Handle sparse files - Githubissues

clarfonthey commented 4 years ago

Because hexyl truncates repeating sections, it would be nice to be able to have hexyl quickly skip over these sections instead of scanning them byte-by-byte.

sharkdp commented 4 years ago

So this is a request for hexyl to be faster?

sharkdp commented 4 years ago

Closing for now, as it's unclear to me.

clarfonthey commented 4 years ago

Sorry I never got to this.

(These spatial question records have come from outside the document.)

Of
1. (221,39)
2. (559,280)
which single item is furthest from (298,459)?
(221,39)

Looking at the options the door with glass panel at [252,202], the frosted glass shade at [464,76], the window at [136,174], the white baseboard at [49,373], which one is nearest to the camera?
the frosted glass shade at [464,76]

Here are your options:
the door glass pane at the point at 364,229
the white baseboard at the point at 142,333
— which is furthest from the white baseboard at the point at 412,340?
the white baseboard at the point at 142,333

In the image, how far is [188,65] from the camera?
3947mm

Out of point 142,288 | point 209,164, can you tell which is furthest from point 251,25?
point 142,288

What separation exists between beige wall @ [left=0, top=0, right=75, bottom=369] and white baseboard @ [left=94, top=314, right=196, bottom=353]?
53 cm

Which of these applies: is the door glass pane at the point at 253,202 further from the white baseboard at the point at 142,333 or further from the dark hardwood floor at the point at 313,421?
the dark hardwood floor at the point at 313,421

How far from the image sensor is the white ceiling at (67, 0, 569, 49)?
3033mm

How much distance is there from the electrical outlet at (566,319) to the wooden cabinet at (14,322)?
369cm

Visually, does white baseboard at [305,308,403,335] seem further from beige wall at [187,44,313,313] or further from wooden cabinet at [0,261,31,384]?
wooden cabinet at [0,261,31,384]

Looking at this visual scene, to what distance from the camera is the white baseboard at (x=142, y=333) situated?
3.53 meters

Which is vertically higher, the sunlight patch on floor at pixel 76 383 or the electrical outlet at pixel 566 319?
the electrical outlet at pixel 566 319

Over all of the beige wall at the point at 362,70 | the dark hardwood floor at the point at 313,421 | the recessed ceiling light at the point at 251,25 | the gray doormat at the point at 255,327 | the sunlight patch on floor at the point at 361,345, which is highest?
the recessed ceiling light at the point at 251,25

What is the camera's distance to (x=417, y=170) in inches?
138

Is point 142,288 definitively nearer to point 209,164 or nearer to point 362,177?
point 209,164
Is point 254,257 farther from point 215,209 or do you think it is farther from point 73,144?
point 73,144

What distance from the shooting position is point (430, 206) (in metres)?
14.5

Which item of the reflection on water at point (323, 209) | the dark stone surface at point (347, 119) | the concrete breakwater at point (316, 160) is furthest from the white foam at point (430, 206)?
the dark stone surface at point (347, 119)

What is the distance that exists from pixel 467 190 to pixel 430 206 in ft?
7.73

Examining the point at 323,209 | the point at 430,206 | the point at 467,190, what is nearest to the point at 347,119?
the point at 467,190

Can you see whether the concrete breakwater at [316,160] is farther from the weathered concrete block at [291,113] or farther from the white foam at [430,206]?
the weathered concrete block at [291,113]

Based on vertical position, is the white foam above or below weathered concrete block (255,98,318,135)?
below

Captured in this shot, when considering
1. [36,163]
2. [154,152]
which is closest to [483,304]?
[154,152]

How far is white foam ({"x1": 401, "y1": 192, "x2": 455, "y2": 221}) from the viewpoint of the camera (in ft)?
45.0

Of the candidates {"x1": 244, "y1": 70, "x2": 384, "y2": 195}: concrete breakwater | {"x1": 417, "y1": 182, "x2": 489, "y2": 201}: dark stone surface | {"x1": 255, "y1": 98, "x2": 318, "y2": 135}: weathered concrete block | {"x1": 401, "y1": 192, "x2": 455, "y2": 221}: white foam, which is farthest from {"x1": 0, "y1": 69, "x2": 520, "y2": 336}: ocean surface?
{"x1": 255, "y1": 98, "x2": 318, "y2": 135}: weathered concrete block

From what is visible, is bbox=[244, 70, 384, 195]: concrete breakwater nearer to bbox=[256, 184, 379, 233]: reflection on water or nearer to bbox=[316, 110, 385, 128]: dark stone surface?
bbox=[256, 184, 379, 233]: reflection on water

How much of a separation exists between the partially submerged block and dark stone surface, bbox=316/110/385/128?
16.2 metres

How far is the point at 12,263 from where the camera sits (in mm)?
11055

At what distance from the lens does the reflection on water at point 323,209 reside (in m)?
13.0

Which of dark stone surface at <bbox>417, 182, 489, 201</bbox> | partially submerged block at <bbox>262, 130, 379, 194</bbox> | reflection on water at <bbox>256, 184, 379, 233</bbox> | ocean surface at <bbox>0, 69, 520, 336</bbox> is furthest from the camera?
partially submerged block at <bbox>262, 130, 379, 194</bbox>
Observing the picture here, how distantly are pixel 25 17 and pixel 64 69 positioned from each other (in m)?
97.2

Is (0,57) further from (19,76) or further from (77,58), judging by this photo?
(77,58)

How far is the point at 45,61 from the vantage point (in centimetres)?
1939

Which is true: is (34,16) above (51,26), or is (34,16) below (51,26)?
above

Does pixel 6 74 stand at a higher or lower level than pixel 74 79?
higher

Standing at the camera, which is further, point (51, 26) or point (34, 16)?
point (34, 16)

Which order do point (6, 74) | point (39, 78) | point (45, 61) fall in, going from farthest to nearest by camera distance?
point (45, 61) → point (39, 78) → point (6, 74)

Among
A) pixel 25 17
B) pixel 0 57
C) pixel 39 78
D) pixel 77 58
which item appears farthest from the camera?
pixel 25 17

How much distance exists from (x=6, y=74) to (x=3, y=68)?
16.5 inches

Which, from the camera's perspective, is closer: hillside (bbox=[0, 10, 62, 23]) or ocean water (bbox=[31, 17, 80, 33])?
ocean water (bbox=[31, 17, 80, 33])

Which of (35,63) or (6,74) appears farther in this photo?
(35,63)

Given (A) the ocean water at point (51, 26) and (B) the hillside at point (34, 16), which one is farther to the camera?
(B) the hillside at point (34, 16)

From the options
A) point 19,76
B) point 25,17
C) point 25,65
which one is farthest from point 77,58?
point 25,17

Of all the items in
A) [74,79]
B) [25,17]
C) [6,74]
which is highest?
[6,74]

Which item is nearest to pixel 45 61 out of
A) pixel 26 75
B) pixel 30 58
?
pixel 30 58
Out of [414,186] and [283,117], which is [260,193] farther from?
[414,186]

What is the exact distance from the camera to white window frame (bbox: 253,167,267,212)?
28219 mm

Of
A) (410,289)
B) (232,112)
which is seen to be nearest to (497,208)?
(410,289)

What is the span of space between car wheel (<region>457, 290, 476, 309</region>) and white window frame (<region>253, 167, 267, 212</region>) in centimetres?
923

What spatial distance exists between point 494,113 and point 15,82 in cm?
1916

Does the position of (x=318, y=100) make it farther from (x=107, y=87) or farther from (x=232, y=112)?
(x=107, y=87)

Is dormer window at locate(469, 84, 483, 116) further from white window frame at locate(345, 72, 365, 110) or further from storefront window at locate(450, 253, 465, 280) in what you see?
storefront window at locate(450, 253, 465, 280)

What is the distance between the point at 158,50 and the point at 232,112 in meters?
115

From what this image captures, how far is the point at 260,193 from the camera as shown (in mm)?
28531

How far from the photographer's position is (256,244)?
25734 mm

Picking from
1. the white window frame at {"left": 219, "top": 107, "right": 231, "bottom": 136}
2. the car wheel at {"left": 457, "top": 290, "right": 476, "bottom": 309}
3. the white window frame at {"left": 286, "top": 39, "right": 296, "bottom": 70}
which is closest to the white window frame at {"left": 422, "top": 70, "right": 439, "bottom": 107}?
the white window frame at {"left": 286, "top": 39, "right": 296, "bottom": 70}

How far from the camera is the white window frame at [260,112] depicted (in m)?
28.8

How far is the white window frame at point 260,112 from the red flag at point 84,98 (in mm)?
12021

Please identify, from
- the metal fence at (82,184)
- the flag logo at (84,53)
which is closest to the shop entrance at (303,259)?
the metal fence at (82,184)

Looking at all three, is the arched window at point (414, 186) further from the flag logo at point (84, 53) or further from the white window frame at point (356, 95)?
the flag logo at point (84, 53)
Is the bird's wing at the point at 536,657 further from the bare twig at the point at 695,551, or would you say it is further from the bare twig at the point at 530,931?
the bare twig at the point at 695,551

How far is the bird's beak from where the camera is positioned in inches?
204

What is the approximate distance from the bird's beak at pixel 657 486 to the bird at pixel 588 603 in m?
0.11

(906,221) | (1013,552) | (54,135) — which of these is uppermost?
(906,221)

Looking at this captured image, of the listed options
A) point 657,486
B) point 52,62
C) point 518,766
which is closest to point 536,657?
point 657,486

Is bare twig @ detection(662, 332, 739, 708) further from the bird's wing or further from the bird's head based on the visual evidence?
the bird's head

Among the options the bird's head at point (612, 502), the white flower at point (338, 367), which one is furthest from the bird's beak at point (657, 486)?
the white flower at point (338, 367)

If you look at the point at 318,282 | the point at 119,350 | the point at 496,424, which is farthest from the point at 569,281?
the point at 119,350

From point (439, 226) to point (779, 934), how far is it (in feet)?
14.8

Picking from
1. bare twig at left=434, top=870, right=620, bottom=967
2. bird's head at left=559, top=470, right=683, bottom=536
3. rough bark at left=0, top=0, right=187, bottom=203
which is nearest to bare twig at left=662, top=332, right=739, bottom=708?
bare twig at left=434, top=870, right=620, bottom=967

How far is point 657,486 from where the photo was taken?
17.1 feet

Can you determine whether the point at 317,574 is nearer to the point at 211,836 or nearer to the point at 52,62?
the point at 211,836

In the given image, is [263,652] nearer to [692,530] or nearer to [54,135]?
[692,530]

And, well, yes.

All the major filesystems expose the concept of sparse files, where the file is fragmented on disk and entire sections are marked as being zeroes without actually being stored.

For example, take an 8GiB disk image that is freshly formatted from a zeroed-out disk, with one or two files written to it that are both a few KiB. The actual image will only take up a few KiB on disk because the OS simply marks the file as being all zero except for a few sections.

While hexyl going through the file naively would take several minutes of reading the zero bytes, ultimately it would truncate these sections in the actual output. Reading these files would become feasible if hexyl used the OS subroutines to query the file for its zero ranges, then used this information to skip reading those unnecessarily.

I should also add, on filesystems where sparse files, the system calls that request for zeroed out sections will just always return nothing, making any implementations not have to worry about those cases.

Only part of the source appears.